** Written request **
Return exactly the lines from the one containing "What is the measurable" through the last line of the records below, both included, and leave out any pictures.

— begin The input —

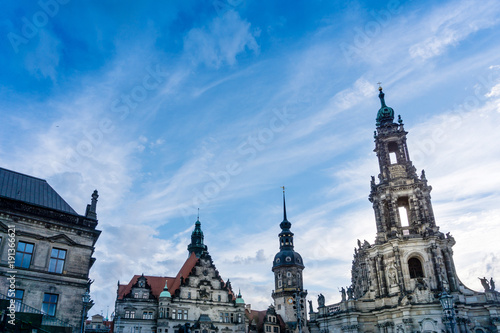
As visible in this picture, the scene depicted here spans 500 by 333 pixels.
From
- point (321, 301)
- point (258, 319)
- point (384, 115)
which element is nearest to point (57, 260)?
point (321, 301)

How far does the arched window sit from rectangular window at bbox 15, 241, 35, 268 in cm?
3713

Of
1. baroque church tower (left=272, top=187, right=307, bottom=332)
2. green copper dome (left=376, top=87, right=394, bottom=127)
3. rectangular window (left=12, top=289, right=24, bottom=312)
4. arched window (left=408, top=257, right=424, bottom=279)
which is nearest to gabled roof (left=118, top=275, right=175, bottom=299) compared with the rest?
baroque church tower (left=272, top=187, right=307, bottom=332)

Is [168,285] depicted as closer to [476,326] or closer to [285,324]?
[285,324]

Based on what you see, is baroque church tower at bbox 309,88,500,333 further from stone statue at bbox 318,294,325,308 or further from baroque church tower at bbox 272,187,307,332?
baroque church tower at bbox 272,187,307,332

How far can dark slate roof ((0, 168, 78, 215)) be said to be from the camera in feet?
93.5

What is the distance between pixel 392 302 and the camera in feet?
137

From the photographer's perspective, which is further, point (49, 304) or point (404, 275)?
point (404, 275)

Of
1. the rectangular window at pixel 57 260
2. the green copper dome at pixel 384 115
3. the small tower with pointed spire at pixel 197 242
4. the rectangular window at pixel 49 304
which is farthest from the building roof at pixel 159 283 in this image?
the green copper dome at pixel 384 115

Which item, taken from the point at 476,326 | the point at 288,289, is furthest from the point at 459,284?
the point at 288,289

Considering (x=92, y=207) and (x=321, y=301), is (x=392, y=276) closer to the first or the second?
(x=321, y=301)

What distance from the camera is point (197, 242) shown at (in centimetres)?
7519

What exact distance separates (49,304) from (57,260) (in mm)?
2965

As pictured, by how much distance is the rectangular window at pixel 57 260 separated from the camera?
90.2 feet

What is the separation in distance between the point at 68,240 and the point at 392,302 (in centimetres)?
3251
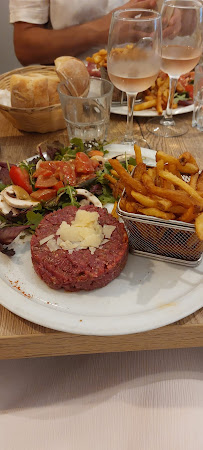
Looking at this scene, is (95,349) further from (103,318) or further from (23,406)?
(23,406)

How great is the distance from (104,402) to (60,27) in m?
3.51

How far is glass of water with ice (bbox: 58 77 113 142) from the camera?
1.92 meters

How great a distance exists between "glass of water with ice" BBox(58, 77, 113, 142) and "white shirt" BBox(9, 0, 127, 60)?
1.76 m

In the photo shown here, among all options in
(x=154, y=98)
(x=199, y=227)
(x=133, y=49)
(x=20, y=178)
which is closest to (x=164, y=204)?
A: (x=199, y=227)

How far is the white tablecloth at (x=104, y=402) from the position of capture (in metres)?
1.03

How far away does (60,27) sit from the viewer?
3.54 metres

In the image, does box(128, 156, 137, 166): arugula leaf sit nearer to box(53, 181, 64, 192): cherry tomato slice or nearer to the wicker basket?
box(53, 181, 64, 192): cherry tomato slice

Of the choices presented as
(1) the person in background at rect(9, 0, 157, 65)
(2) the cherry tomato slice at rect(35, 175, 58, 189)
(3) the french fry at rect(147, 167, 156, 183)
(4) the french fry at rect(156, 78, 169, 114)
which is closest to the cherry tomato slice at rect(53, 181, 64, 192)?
(2) the cherry tomato slice at rect(35, 175, 58, 189)

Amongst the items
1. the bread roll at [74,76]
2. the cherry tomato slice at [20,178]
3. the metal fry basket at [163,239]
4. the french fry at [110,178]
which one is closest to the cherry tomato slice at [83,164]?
the french fry at [110,178]

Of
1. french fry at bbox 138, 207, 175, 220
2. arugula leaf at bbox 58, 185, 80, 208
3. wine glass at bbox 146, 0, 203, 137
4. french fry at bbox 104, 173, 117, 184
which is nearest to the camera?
french fry at bbox 138, 207, 175, 220

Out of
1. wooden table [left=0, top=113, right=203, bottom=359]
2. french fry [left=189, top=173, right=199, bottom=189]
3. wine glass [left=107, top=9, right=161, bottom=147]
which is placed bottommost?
wooden table [left=0, top=113, right=203, bottom=359]

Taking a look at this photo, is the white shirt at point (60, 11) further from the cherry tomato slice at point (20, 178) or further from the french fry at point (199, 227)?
the french fry at point (199, 227)

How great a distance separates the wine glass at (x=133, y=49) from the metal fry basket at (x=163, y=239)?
0.88 m

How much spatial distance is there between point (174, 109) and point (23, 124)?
995 mm
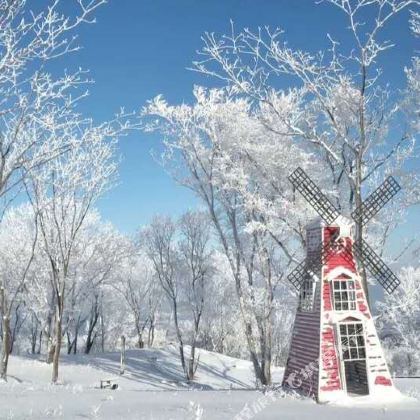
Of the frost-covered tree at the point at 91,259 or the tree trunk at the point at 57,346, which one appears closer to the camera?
the tree trunk at the point at 57,346

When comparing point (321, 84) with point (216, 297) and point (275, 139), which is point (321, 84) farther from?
point (216, 297)

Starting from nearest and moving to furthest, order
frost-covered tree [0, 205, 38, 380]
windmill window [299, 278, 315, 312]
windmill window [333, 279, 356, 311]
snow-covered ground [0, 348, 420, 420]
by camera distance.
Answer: snow-covered ground [0, 348, 420, 420]
windmill window [333, 279, 356, 311]
windmill window [299, 278, 315, 312]
frost-covered tree [0, 205, 38, 380]

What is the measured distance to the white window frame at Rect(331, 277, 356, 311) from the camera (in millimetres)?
10914

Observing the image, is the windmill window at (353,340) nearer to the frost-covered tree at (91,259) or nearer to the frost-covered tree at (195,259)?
the frost-covered tree at (195,259)

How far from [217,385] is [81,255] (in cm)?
1259

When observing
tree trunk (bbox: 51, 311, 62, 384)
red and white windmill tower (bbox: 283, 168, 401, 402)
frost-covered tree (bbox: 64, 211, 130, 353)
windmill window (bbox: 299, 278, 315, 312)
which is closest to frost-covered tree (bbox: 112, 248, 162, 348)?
frost-covered tree (bbox: 64, 211, 130, 353)

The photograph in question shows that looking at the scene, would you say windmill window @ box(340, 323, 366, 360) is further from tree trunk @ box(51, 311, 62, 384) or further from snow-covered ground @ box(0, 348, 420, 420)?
tree trunk @ box(51, 311, 62, 384)

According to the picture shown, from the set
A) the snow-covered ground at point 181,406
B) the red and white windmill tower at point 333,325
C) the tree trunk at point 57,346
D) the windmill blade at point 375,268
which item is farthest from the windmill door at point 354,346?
the tree trunk at point 57,346

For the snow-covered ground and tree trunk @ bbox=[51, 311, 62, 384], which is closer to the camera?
the snow-covered ground

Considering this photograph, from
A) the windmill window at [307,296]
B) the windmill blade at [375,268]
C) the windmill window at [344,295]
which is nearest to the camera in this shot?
the windmill window at [344,295]

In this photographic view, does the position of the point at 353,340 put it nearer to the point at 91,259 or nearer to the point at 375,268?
the point at 375,268

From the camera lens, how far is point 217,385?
1102 inches

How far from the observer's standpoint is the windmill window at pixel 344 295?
35.8ft

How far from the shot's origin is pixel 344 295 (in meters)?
11.0
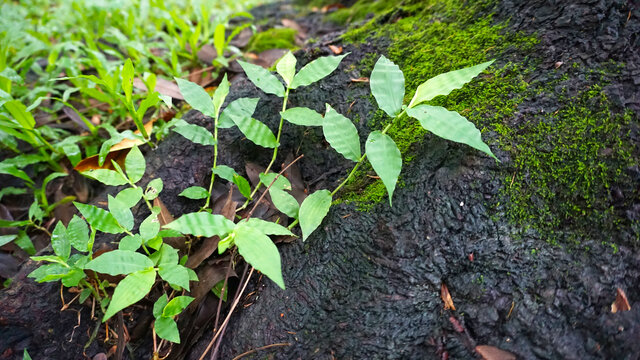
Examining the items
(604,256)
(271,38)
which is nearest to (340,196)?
(604,256)

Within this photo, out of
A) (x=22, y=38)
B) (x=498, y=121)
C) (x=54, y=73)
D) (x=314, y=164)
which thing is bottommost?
(x=314, y=164)

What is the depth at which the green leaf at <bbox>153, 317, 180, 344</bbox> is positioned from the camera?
1186mm

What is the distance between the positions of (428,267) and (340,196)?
0.44 m

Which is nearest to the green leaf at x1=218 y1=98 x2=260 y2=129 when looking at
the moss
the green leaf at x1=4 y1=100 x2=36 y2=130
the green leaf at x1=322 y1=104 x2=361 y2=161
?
the green leaf at x1=322 y1=104 x2=361 y2=161

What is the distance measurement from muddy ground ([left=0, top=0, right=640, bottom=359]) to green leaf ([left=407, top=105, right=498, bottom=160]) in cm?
16

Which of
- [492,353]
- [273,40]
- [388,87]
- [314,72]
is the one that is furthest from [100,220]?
[273,40]

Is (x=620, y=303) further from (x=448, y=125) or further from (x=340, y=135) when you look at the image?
(x=340, y=135)

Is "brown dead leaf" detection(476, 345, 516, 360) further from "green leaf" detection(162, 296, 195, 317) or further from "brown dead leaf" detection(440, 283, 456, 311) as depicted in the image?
"green leaf" detection(162, 296, 195, 317)

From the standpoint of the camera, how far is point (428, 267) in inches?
46.3

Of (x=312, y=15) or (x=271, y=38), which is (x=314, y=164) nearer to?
(x=271, y=38)

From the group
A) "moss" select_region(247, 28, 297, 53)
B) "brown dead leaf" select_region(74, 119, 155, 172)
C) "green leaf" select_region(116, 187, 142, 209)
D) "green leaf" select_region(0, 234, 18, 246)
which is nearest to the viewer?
"green leaf" select_region(116, 187, 142, 209)

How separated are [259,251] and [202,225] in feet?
0.67

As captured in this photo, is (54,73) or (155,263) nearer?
(155,263)

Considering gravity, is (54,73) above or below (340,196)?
above
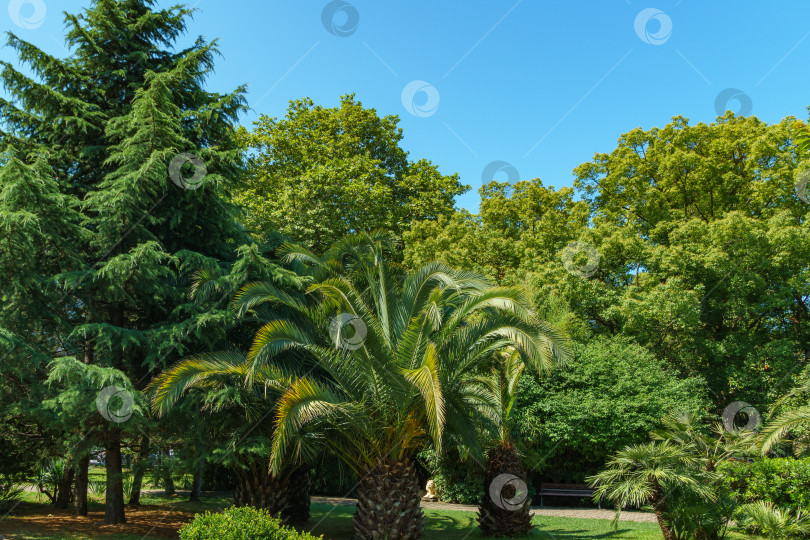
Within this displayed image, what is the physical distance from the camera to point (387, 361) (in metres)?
9.38

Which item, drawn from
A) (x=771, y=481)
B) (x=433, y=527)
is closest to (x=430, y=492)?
(x=433, y=527)

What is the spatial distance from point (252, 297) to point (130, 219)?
320 centimetres

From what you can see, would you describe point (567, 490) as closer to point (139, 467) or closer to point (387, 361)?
point (387, 361)

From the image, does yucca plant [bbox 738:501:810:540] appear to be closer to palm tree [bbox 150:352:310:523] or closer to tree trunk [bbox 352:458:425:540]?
tree trunk [bbox 352:458:425:540]

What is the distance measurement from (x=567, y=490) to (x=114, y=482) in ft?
41.8

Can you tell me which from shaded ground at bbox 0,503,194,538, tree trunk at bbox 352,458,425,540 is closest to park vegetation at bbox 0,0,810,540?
tree trunk at bbox 352,458,425,540

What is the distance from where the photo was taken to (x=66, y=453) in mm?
10117

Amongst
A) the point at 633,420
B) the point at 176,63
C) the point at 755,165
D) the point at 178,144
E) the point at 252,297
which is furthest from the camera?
the point at 755,165

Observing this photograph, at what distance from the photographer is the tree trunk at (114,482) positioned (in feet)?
35.5

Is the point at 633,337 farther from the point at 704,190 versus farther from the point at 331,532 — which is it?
the point at 331,532

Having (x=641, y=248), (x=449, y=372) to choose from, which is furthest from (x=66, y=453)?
(x=641, y=248)

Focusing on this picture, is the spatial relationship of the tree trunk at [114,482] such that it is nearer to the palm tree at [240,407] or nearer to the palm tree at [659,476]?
the palm tree at [240,407]

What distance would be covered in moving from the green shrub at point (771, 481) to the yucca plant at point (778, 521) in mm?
272

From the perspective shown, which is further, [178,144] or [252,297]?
[178,144]
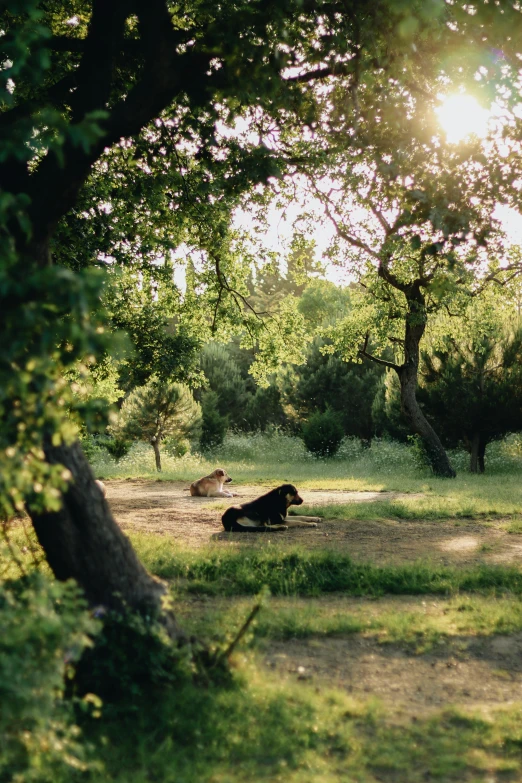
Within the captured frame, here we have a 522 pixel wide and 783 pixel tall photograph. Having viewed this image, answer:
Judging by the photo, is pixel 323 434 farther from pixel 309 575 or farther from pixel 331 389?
pixel 309 575

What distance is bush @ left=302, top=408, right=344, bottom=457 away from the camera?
33.8 m

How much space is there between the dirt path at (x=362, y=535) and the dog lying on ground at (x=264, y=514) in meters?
0.27

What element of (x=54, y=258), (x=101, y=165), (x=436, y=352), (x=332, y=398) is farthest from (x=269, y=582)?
(x=332, y=398)

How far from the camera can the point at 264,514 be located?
12.2 m

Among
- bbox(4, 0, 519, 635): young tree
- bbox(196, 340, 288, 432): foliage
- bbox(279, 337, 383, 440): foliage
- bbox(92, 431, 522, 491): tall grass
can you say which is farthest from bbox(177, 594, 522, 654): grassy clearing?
bbox(196, 340, 288, 432): foliage

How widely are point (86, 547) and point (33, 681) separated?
69.2 inches

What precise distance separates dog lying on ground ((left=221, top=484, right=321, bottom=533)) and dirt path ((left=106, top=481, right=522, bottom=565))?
0.27 m

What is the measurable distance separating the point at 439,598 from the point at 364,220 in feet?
49.4

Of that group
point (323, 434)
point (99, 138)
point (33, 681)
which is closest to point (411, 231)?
point (99, 138)

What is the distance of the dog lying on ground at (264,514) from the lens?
39.4 feet

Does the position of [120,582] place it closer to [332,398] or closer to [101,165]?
[101,165]

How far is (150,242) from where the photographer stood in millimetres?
12523

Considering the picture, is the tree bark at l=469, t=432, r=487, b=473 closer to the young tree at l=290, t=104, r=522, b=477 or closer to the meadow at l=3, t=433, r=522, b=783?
the young tree at l=290, t=104, r=522, b=477

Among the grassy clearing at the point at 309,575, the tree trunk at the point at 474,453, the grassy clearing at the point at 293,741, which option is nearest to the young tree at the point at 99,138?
the grassy clearing at the point at 293,741
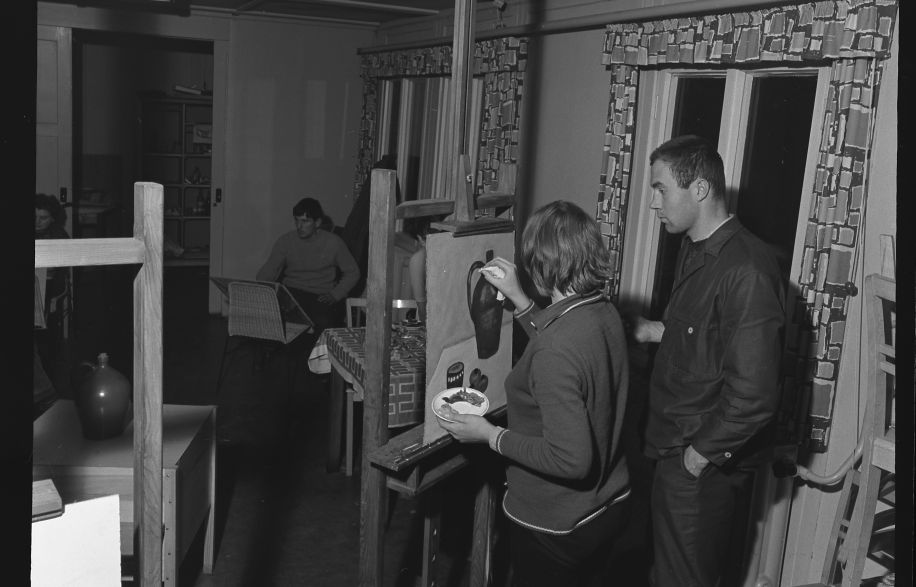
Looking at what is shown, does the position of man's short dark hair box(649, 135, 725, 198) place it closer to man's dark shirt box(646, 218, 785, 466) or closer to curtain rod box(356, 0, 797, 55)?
man's dark shirt box(646, 218, 785, 466)

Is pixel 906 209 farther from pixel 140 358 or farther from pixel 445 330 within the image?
pixel 445 330

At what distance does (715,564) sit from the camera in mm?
2533

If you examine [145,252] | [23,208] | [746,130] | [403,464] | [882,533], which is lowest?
[882,533]

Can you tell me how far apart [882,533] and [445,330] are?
1.80 metres

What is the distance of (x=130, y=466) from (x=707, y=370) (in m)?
1.82

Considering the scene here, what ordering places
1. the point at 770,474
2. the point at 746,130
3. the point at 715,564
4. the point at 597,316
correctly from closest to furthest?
the point at 597,316
the point at 715,564
the point at 770,474
the point at 746,130

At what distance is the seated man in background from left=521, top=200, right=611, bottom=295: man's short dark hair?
3975 mm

— end The input —

** Problem solution **
What is the measurable distance separating the point at 439,598 from the point at 364,220 in feet?
49.4

Of that group
point (323, 434)
point (99, 138)
point (33, 681)
which is closest to point (411, 231)?
point (99, 138)

What is the distance of the dog lying on ground at (264,514) from the lens?
39.4 feet

Does the position of [120,582] place it closer to [332,398] or closer to [101,165]?
[101,165]

How far is (150,242) from where the photographer stood in millimetres?
12523

Considering the picture, is the tree bark at l=469, t=432, r=487, b=473 closer to the young tree at l=290, t=104, r=522, b=477 or closer to the meadow at l=3, t=433, r=522, b=783?
the young tree at l=290, t=104, r=522, b=477

Among the grassy clearing at the point at 309,575, the tree trunk at the point at 474,453, the grassy clearing at the point at 293,741, which option is nearest to the young tree at the point at 99,138?
the grassy clearing at the point at 293,741
Looking at what is shown, does the position of man's short dark hair box(649, 135, 725, 198) place it closer to man's dark shirt box(646, 218, 785, 466) or closer to curtain rod box(356, 0, 797, 55)?
man's dark shirt box(646, 218, 785, 466)

Is pixel 906 209 farther from pixel 140 358 or farther from pixel 445 330 within the image?
pixel 445 330

At what distance does (715,564) sit from the camera in mm?
2533

If you examine [145,252] | [23,208] | [746,130] | [403,464] | [882,533], which is lowest?
[882,533]

Can you tell me how far apart [882,533] and [445,330] are?
1.80 metres

What is the distance of (x=130, y=466) from (x=707, y=370) (in m)?
1.82

Considering the scene here, what ordering places
1. the point at 770,474
2. the point at 746,130
3. the point at 715,564
4. the point at 597,316
correctly from closest to furthest?
the point at 597,316
the point at 715,564
the point at 770,474
the point at 746,130

At what distance is the seated man in background from left=521, top=200, right=611, bottom=295: man's short dark hair?
3975 mm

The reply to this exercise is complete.